─── EXTRACTED RECORDS

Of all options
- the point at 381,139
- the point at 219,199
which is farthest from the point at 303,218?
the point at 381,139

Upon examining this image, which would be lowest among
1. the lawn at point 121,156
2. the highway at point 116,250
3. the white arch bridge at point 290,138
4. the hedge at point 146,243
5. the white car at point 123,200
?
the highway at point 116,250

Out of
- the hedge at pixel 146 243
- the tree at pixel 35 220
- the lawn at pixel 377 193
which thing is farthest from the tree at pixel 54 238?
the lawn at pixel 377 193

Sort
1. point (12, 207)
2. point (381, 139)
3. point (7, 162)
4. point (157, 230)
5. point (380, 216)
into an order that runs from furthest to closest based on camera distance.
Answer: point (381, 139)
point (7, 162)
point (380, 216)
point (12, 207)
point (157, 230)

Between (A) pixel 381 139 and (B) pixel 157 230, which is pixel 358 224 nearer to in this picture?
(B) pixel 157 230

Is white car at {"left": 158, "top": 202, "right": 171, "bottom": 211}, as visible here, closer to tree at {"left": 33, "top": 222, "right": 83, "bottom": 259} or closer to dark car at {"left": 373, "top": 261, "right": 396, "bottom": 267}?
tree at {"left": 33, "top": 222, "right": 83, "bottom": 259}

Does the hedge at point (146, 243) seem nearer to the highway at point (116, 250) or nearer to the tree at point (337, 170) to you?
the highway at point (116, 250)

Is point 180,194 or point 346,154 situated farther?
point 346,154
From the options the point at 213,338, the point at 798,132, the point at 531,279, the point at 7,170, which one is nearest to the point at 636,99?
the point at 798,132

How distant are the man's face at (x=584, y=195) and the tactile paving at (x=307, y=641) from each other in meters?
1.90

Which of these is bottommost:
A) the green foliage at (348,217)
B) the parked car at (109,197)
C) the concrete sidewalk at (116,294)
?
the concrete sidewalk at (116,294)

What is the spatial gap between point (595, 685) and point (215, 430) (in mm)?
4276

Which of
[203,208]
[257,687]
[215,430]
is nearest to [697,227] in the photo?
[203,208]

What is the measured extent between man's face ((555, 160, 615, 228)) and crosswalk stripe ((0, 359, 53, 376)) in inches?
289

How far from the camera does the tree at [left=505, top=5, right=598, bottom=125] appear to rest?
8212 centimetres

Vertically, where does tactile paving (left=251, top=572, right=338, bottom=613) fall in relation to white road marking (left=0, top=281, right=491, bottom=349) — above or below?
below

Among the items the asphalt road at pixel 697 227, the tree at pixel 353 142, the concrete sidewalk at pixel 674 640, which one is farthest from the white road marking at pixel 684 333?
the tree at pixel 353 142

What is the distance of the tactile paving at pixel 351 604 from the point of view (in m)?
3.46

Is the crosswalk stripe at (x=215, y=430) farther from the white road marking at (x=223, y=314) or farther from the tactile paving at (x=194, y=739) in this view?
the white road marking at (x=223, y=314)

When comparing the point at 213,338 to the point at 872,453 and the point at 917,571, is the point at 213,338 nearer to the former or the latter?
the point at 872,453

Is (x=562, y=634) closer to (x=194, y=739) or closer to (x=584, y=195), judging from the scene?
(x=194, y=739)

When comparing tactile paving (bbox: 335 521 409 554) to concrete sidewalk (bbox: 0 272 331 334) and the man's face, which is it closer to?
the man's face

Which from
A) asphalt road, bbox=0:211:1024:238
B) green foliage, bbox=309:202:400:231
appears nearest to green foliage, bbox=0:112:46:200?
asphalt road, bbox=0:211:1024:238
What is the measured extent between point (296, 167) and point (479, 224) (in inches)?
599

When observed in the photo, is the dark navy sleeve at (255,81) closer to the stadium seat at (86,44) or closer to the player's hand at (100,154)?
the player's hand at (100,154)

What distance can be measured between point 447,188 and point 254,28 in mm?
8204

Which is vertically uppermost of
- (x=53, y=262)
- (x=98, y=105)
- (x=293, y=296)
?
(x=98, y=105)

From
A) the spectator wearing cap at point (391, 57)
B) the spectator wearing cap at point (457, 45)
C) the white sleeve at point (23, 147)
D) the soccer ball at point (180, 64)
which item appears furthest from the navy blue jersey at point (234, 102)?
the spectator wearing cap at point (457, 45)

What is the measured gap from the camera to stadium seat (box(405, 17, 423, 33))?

──────

TASK = Turn everything from the line containing "When observed in" down to the end of the entries into a Markdown table with the columns Row and Text. Put a row number under Row and each line under Text, and skip the blank lines.

EXERCISE RESPONSE =
| Row | Text |
|---|---|
| 1 | When observed in the photo, is the dark navy sleeve at (255,81) closer to the stadium seat at (86,44) or closer to the player's hand at (100,154)? |
| 2 | the player's hand at (100,154) |
| 3 | What distance can be measured between point 447,188 and point 254,28 in mm? |
| 4 | 8204 |
| 5 | Which is vertically uppermost of |
| 6 | - (x=53, y=262) |
| 7 | - (x=98, y=105) |
| 8 | - (x=293, y=296) |
| 9 | ? |
| 10 | (x=98, y=105) |
| 11 | From |
| 12 | A) the spectator wearing cap at point (391, 57) |
| 13 | B) the spectator wearing cap at point (457, 45) |
| 14 | C) the white sleeve at point (23, 147) |
| 15 | D) the soccer ball at point (180, 64) |
| 16 | which item appears furthest from the navy blue jersey at point (234, 102)? |
| 17 | the spectator wearing cap at point (457, 45) |
| 18 | What is the measured gap from the camera to stadium seat (box(405, 17, 423, 33))? |